**Data records**
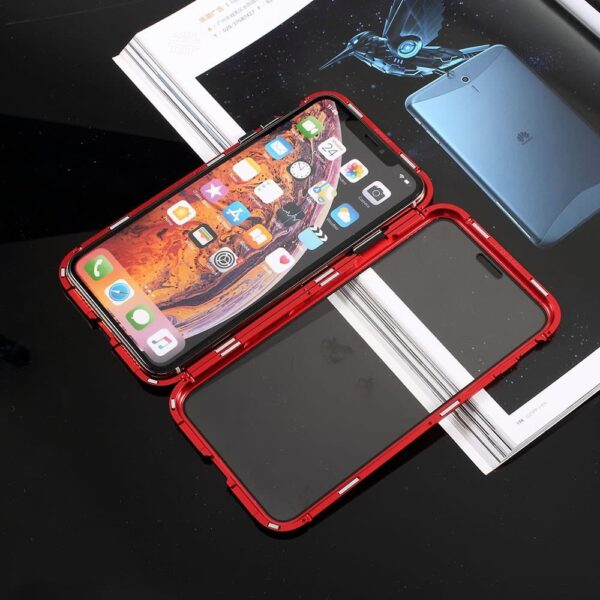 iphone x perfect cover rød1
...
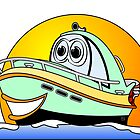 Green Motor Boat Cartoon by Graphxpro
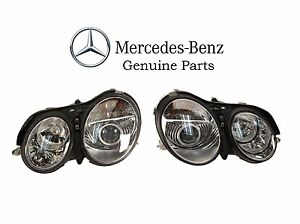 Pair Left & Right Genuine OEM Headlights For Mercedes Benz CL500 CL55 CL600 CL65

**Work instructions**
From the records above, quote word for word only the lines beginning at the line that has "Green Motor Boat Cartoon by Graphxpro" and stopping after the line that has "Pair Left &". Omit the pictures.

**Response**
 Green Motor Boat Cartoon by Graphxpro
 Pair Left & Right Genuine OEM Headlights For Mercedes Benz CL500 CL55 CL600 CL65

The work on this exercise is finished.